EXTRACTED TEXT:
# # #
A pattern like temp/ prevents traversal into any directory named "temp", effectively excluding all files within it from the output

Pattern Matching Rules#

  • Pattern matching MUST be case-sensitive
  • Only one ignore file type is processed per traversal (specified by the implementation)
  • Later patterns have higher precedence than earlier patterns within the same file
  • Child directory patterns have higher precedence than parent directory patterns
  • Patterns from child directories override patterns from parent directories

5.3 Example with .gitignore#

repo/
├── .gitignore (contains: *.log, temp/)
├── src/
│   ├── main.py
│   └── debug.log
└── temp/
    └── cache.dat

Yields only:
- repo/.gitignore
- repo/src/main.py

Note

The ignore file itself is included in the output (unless excluded by a parent ignore file)

6. TREEWALK-ISCC Extension#

6.1 Overview#

The TREEWALK-ISCC extension provides ISCC-specific filtering on top of TREEWALK-IGNORE. It automatically filters metadata files while respecting .isccignore patterns.

6.2 Automatic Exclusions#

TREEWALK-ISCC MUST exclude:

  • Files ending with .iscc.json (ISCC metadata files)
  • Any patterns specified in .isccignore files

6.3 Implementation#

TREEWALK-ISCC is implemented as:

  1. Apply TREEWALK-IGNORE with .isccignore as the ignore file name
  2. Additionally filter out files ending with .iscc.json

This layered approach ensures consistent behavior while adding domain-specific rules.

Note

The automatic exclusion of .iscc.json files cannot be overridden by .isccignore patterns. These files are always excluded, even if .isccignore contains patterns that would otherwise include them.

7. Implementation Guidance#

7.1 Storage System Adaptation#

File Systems#

  • Use native directory listing APIs (e.g., os.scandir())
  • Filter symbolic links during initial scan
  • Resolve paths to absolute form before traversal
  • On Windows, handle drive roots (e.g., C:\) as valid starting points

Archive Formats (ZIP, EPUB, DOCX)#

  • Treat archive members as entries
  • Use "/" as universal path separator
  • Process nested archives as sub-containers
  • Apply the same NFC normalization to member names

Cloud Storage (S3, Azure Blob)#

  • Use prefix-based queries for "directory" listing
  • Treat key prefixes ending with "/" as containers
  • Batch API calls for efficiency
  • Skip zero-byte objects with keys ending in "/" (S3 directory markers)
# # #
DATA EXCERPTS:
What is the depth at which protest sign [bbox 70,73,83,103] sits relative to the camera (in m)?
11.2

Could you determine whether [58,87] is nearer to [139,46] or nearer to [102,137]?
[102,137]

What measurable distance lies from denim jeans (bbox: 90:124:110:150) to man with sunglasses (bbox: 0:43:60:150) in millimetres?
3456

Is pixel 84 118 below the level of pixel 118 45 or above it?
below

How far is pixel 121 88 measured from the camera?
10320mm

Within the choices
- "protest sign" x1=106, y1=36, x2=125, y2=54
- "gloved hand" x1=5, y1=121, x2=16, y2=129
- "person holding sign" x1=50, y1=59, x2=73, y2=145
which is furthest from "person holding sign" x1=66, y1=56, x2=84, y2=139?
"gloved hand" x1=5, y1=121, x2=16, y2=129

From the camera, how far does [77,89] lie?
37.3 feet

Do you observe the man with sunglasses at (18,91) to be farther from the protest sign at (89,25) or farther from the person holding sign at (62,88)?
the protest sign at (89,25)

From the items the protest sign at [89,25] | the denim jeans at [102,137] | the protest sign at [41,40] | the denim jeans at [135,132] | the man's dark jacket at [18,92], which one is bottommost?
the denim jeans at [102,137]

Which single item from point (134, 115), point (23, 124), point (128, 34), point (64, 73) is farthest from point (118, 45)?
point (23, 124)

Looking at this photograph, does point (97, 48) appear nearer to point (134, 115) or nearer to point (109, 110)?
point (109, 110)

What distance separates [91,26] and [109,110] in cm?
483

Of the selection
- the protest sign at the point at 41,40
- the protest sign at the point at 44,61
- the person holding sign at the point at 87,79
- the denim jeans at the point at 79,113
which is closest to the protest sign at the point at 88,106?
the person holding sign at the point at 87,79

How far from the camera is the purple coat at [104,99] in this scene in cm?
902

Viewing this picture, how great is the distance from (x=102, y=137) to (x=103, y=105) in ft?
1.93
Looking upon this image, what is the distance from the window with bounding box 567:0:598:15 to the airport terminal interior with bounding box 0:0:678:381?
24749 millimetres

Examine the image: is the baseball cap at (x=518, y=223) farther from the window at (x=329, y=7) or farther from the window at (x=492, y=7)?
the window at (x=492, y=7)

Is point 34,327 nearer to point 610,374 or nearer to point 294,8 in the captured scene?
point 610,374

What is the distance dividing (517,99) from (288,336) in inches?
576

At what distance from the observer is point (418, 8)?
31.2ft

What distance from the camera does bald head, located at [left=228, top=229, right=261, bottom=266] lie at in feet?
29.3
# # #
AIM: In the tree-traversal specification, what file-name ending does TREEWALK-ISCC always exclude, regardless of .isccignore patterns?

RESULT OF THE TASK: .iscc.json